- _PROBLEM DESCRIPTION_: Pictures excluded, copy word for word the lines from the one holding "genus: Connochaetes" through the last line below.
── EXTRACTED DATA
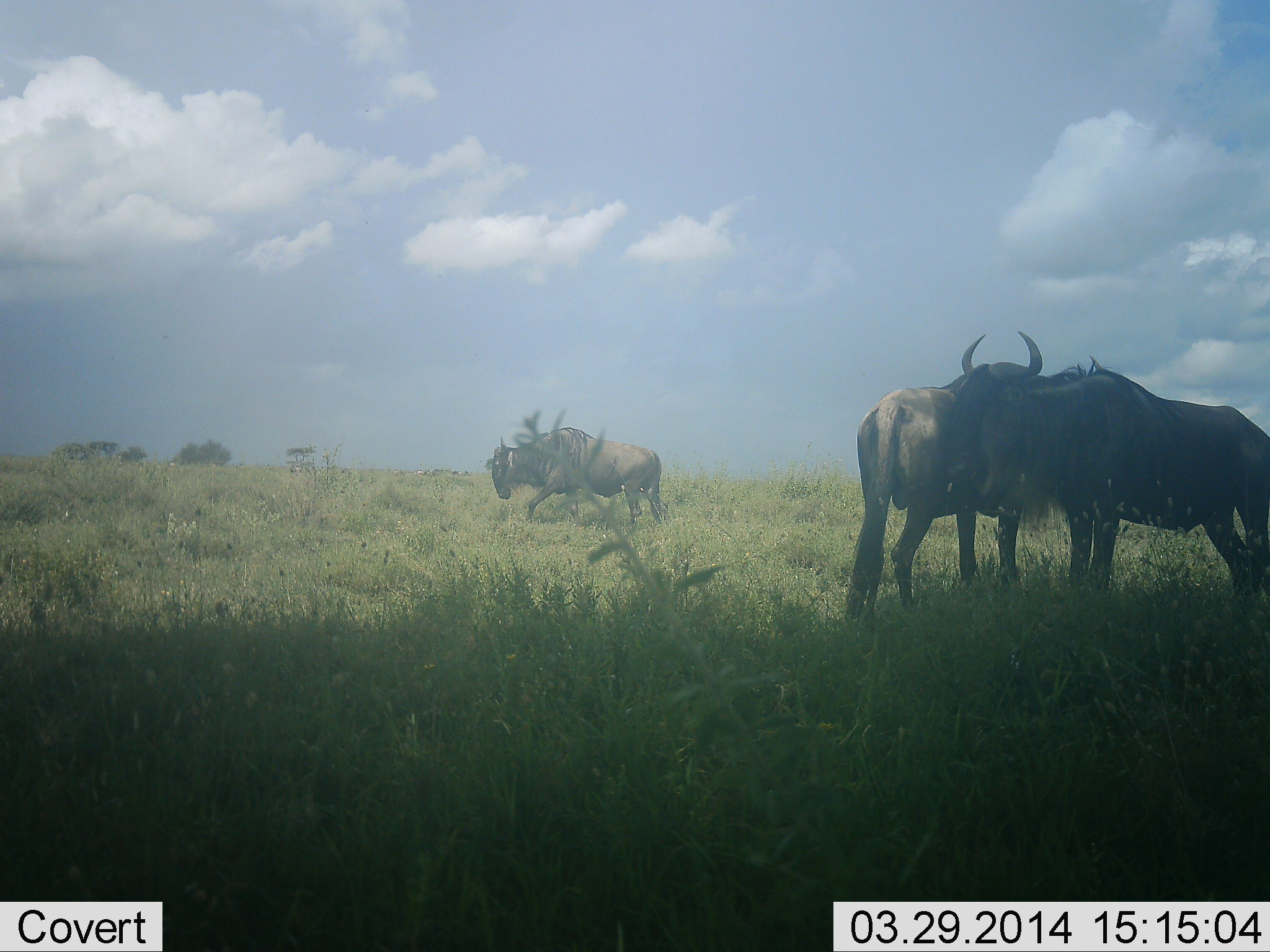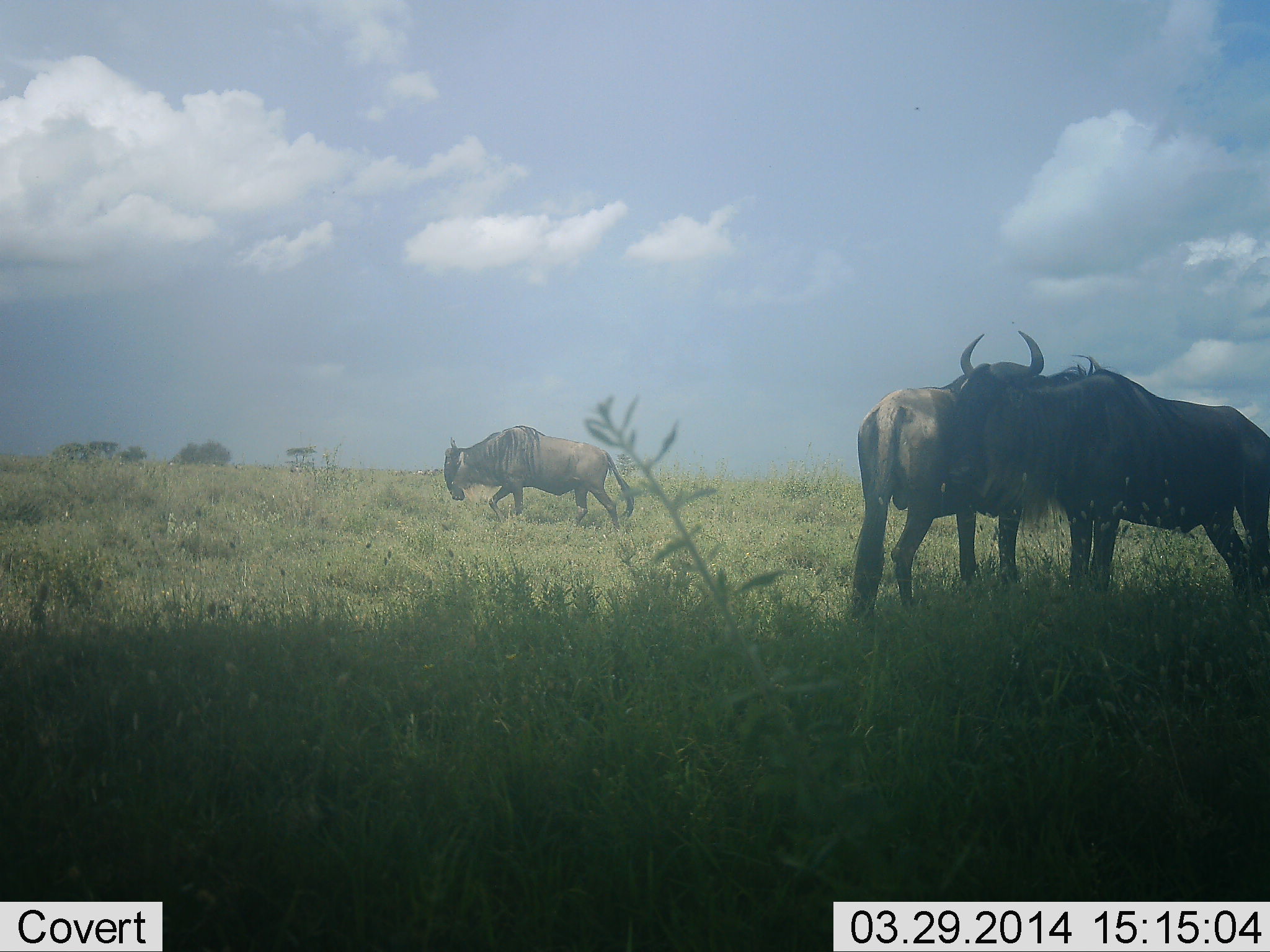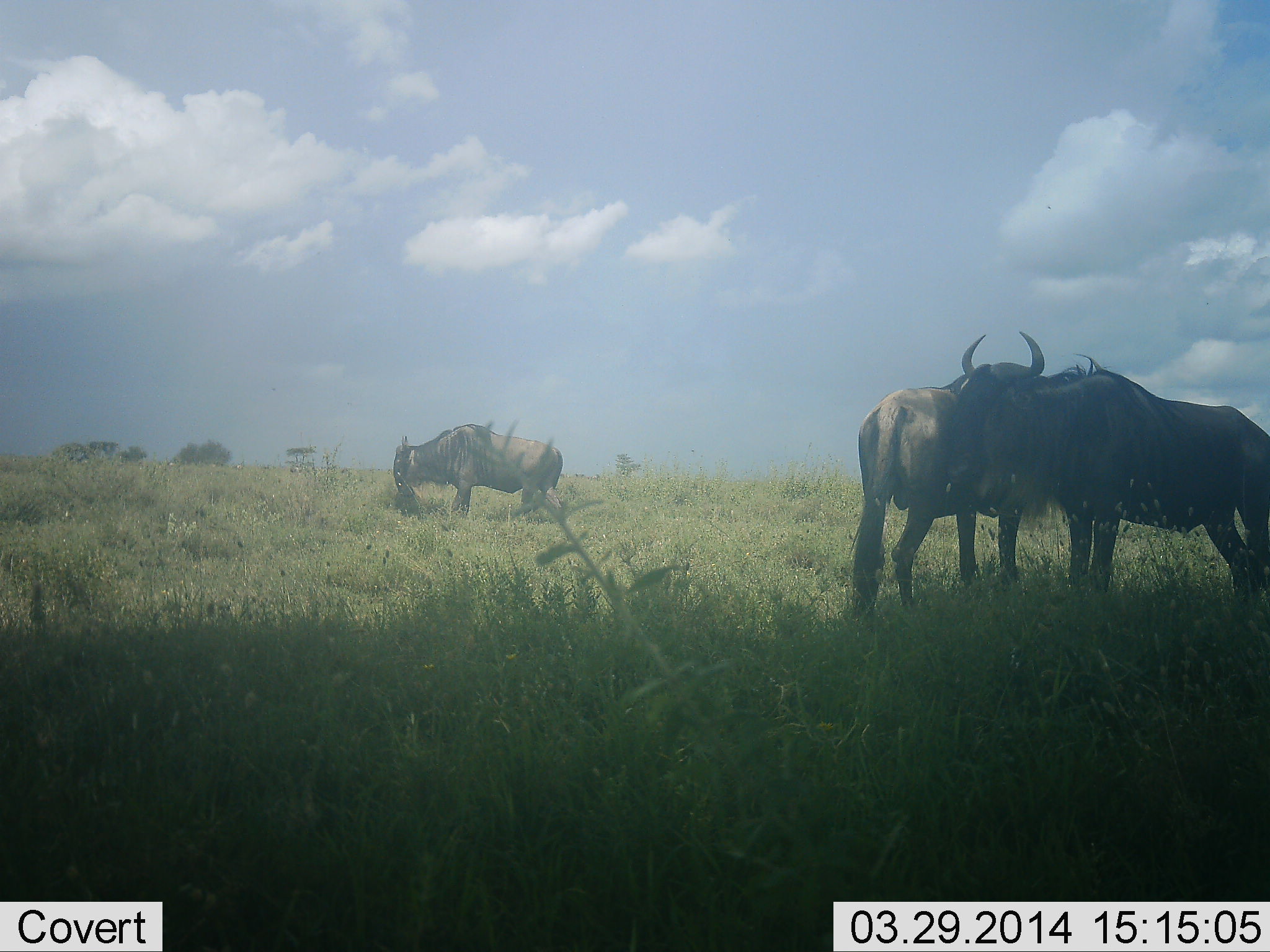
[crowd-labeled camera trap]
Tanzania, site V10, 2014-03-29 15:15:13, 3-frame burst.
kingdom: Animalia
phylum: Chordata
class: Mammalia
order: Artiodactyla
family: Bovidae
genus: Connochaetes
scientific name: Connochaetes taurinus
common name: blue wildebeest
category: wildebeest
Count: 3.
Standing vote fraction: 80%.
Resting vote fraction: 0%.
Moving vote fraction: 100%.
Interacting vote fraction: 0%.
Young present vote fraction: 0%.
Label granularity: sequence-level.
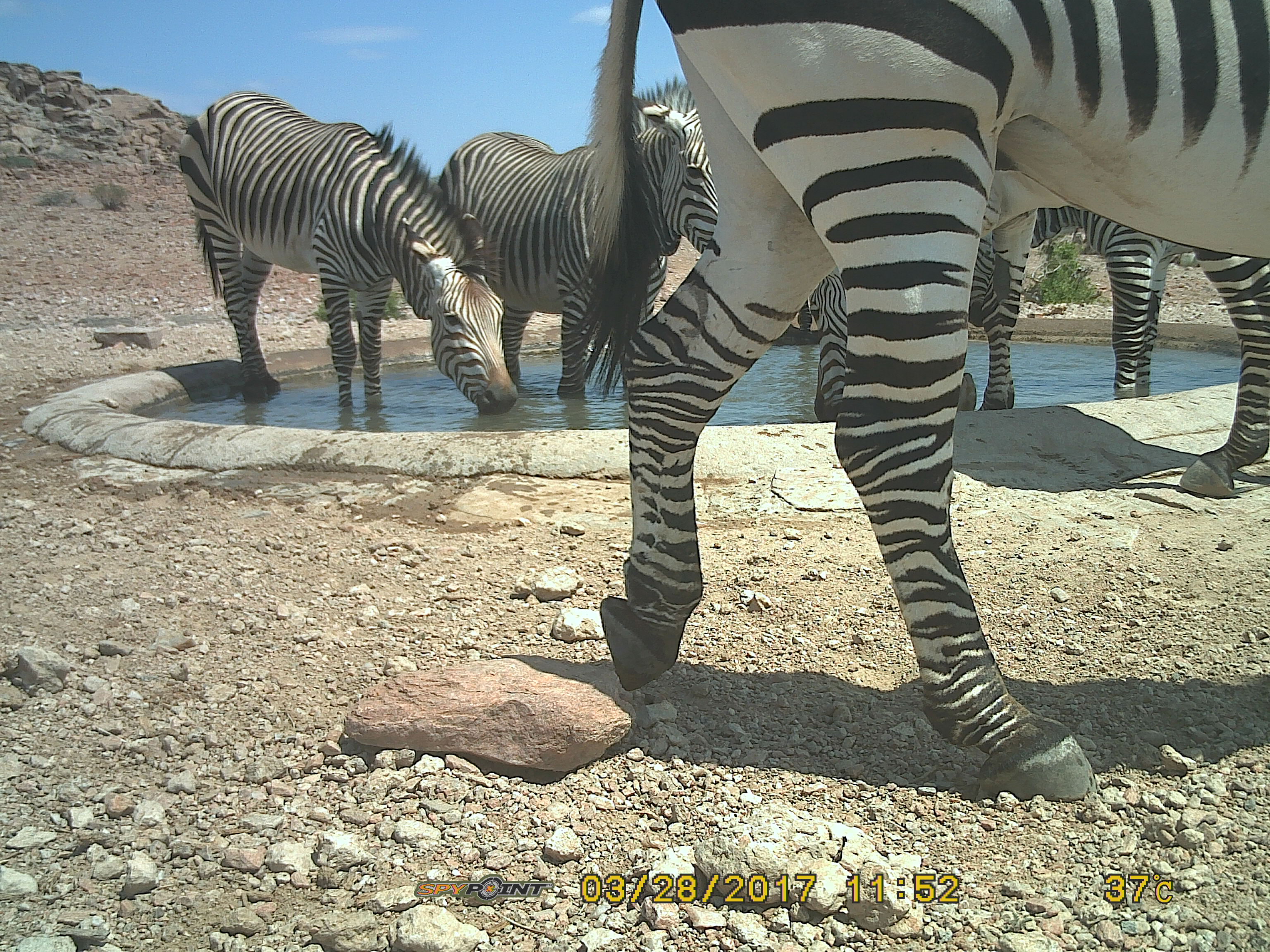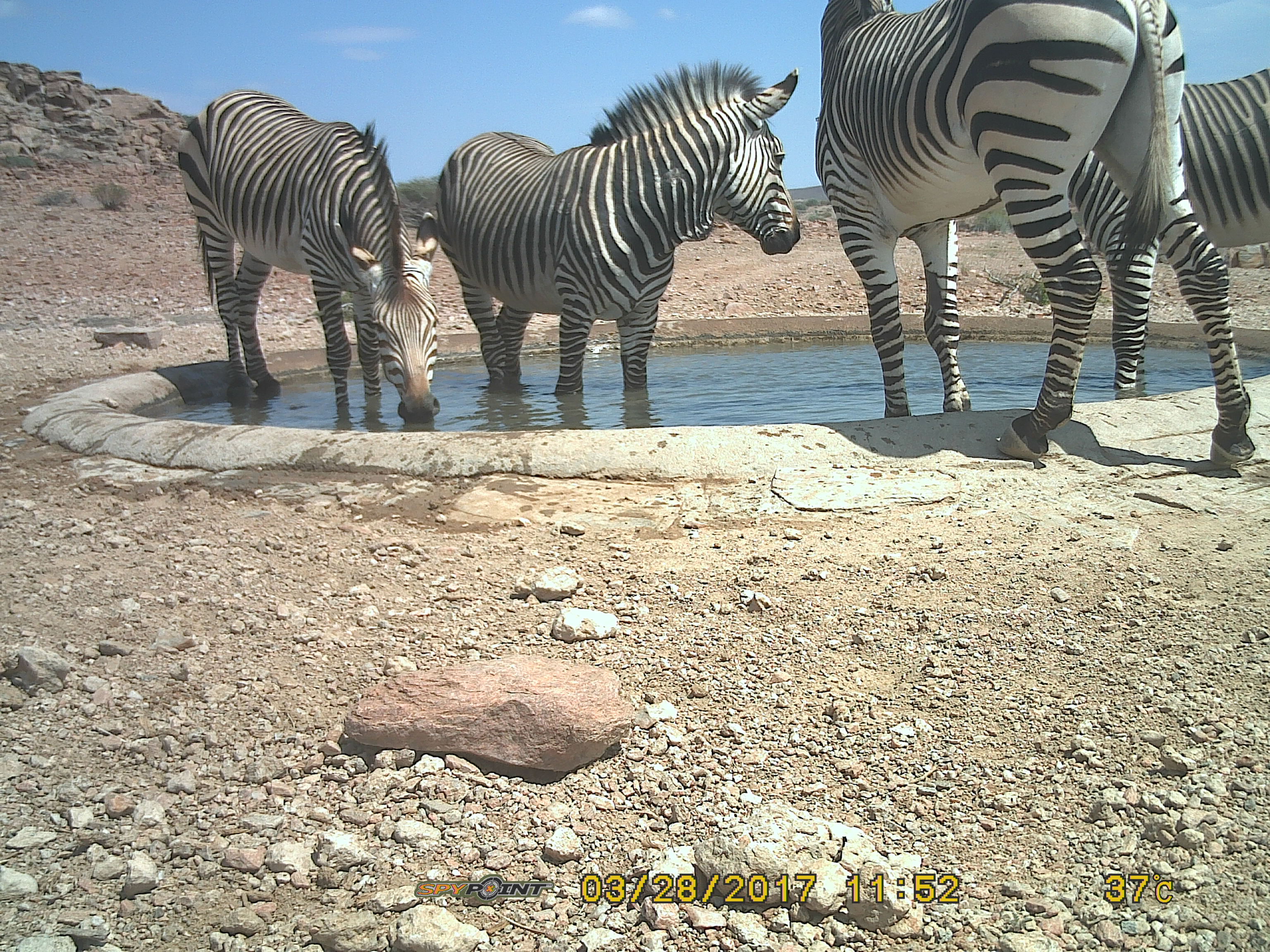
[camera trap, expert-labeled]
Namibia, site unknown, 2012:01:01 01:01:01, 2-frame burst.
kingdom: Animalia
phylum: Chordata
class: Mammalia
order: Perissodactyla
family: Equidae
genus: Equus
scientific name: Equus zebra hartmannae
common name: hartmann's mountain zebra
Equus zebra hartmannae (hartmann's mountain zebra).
────
- _RESPONSE BELOW_:
genus: Connochaetes
scientific name: Connochaetes taurinus
common name: blue wildebeest
category: wildebeest
Count: 3.
Standing vote fraction: 80%.
Resting vote fraction: 0%.
Moving vote fraction: 100%.
Interacting vote fraction: 0%.
Young present vote fraction: 0%.
Label granularity: sequence-level.
[camera trap, expert-labeled]
Namibia, site unknown, 2012:01:01 01:01:01, 2-frame burst.
kingdom: Animalia
phylum: Chordata
class: Mammalia
order: Perissodactyla
family: Equidae
genus: Equus
scientific name: Equus zebra hartmannae
common name: hartmann's mountain zebra
Equus zebra hartmannae (hartmann's mountain zebra).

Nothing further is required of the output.